── Bacaan
Usaha untuk melestarikan bahasa daerah yang merupakan bagian dari warisan budaya bangsa yang tak ternilai harganya ini telah pula dilakukan oleh Badan Bahasa Pendidikan dan Kebudayaan yang terus melakukan pemetaan bahasa-bahasa di Indonesia untuk menyelamatkan bahasa-bahasa daerah yang hampir punah. Salah satunya adalah dengan upaya memasukkan pelajaran bahasa daerah ke dalam kurikulum pendidikan atau sebagai Muatan Lokal di sekolah-sekolah agar dapat diperkenalkan dan diajarkan kepada generasi mendatang.
────
── Data yang Diberikan
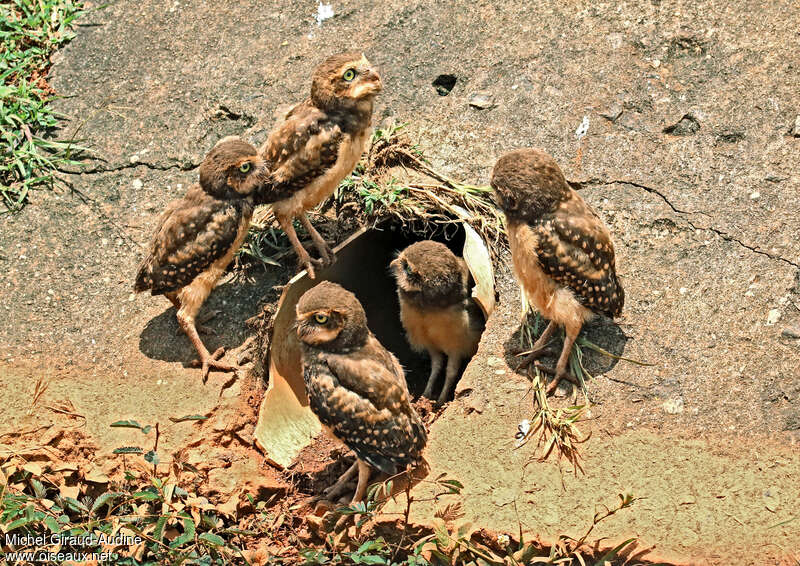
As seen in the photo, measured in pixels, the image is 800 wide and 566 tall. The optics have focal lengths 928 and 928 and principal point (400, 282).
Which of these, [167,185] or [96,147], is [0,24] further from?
[167,185]

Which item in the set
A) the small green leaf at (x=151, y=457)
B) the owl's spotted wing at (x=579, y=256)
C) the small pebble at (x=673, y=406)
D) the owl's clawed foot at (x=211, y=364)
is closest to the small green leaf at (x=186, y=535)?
the small green leaf at (x=151, y=457)

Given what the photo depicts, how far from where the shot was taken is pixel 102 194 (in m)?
7.40

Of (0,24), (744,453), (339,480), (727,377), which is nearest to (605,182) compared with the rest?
(727,377)

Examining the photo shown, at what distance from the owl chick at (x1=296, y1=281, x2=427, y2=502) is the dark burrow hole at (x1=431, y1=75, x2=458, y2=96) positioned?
8.04ft

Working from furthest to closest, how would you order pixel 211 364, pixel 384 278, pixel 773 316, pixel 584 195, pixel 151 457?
1. pixel 384 278
2. pixel 584 195
3. pixel 211 364
4. pixel 773 316
5. pixel 151 457

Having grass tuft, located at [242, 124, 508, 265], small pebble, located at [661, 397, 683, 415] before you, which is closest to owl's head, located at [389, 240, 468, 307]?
grass tuft, located at [242, 124, 508, 265]

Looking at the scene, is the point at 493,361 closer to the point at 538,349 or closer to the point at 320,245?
the point at 538,349

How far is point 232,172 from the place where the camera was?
6.45 metres

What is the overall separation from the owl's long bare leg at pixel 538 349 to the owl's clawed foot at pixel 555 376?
81 mm

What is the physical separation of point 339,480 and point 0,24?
18.3ft

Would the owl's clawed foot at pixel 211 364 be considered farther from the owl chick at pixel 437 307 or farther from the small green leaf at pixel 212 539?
the owl chick at pixel 437 307

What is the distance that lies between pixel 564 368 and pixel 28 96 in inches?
204

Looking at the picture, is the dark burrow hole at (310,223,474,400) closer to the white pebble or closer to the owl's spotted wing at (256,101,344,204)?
the owl's spotted wing at (256,101,344,204)

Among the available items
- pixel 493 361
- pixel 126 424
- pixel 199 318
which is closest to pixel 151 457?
pixel 126 424
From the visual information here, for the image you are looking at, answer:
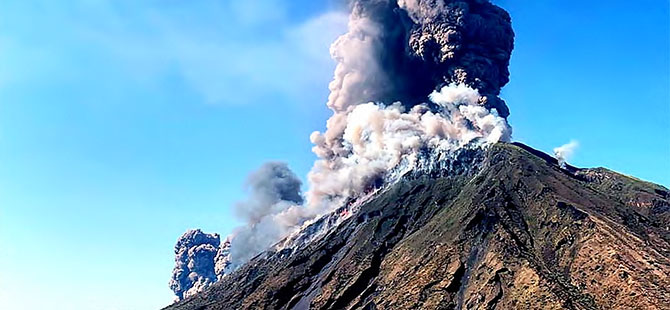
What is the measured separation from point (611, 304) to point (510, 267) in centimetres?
2909

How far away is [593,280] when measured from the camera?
6604 inches

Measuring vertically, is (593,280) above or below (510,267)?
below

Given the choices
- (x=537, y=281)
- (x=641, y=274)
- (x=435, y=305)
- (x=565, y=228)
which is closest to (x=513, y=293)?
(x=537, y=281)

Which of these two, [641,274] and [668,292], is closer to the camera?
[668,292]

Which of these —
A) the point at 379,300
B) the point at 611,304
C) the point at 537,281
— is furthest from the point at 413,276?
the point at 611,304

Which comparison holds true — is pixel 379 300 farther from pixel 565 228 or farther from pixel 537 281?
pixel 565 228

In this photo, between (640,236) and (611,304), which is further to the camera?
(640,236)

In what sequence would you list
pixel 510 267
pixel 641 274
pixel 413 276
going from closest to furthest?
pixel 641 274 < pixel 510 267 < pixel 413 276

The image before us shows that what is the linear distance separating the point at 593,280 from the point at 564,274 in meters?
9.90

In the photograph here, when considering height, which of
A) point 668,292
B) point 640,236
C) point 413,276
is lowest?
point 668,292

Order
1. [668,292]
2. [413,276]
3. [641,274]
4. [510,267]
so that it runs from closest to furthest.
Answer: [668,292] < [641,274] < [510,267] < [413,276]

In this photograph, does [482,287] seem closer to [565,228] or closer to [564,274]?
[564,274]

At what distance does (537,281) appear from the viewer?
165000 millimetres

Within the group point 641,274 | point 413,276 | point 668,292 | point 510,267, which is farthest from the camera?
point 413,276
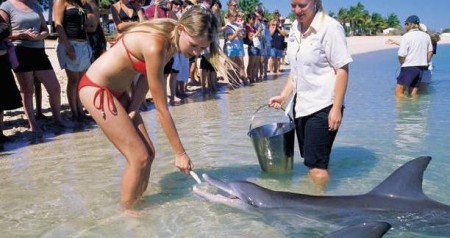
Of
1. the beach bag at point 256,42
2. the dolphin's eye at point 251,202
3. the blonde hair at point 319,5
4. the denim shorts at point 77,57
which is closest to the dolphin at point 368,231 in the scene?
the dolphin's eye at point 251,202

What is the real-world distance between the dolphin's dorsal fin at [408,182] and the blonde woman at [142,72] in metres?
1.66

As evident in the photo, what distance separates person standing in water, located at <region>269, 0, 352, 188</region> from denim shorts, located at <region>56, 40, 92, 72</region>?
454cm

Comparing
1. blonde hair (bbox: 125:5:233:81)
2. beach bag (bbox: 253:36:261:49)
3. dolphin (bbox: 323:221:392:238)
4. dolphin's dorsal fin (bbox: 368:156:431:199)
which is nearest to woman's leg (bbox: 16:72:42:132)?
blonde hair (bbox: 125:5:233:81)

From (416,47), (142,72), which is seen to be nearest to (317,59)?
(142,72)

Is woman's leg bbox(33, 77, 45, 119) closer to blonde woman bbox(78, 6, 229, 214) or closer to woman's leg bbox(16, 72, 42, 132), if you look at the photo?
woman's leg bbox(16, 72, 42, 132)

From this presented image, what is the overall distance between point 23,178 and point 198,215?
7.73 ft

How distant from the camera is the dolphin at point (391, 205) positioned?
13.0ft

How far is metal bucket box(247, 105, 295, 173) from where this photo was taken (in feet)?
17.2

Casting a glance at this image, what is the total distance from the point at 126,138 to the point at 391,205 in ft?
7.43

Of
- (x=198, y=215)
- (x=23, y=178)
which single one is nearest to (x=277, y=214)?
(x=198, y=215)

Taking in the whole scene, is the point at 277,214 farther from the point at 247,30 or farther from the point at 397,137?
A: the point at 247,30

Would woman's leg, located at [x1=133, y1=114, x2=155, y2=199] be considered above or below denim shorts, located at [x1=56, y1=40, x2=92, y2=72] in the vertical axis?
below

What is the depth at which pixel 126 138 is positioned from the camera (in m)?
4.40

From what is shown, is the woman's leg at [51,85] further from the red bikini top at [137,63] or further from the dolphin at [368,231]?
the dolphin at [368,231]
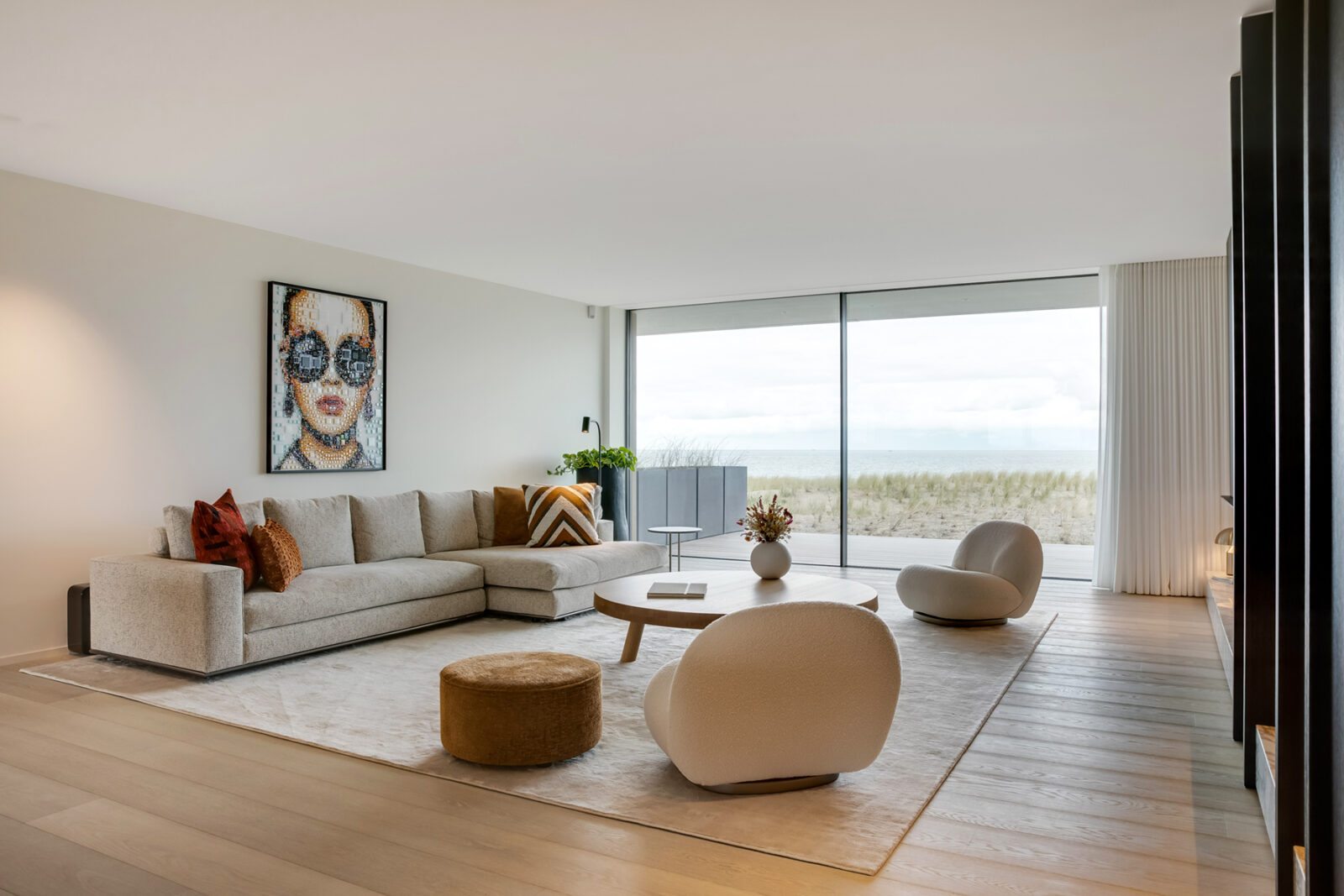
────
Tugas Latihan:
1) Kutip dengan tepat bagian teks tentang pelestarian bahasa daerah yang dimulai dengan "Usaha untuk melestarikan" dan berlanjut sampai "kepada generasi mendatang.".
2) Tolong lanjutkan teks tentang pelestarian bahasa daerah, mulai setelah kalimat terakhirnya.

Jawaban:
1)
Usaha untuk melestarikan bahasa daerah yang merupakan bagian dari warisan budaya bangsa yang tak ternilai harganya ini telah pula dilakukan oleh Badan Bahasa Pendidikan dan Kebudayaan yang terus melakukan pemetaan bahasa-bahasa di Indonesia untuk menyelamatkan bahasa-bahasa daerah yang hampir punah. Salah satunya adalah dengan upaya memasukkan pelajaran bahasa daerah ke dalam kurikulum pendidikan atau sebagai Muatan Lokal di sekolah-sekolah agar dapat diperkenalkan dan diajarkan kepada generasi mendatang.

2)
Dalam upaya pelestarian bahasa daerah khususnya bahasa Dayak Kanayatn dialek Ba Ahe Ba Damea maka saat ini buku-buku tersebut sudah dapat ditemukan tersimpan rapi menempati rak-rak buku sekolah di Kabupaten Bengkayang dan terus bergerak ke Kabupaten-kabupaten lainnya siap untuk dilestarikan dengan terus diajarkan dari generasi ke generasi sebagai salah satu warisan budaya bangsa yang tak ternilai harganya.
Salam.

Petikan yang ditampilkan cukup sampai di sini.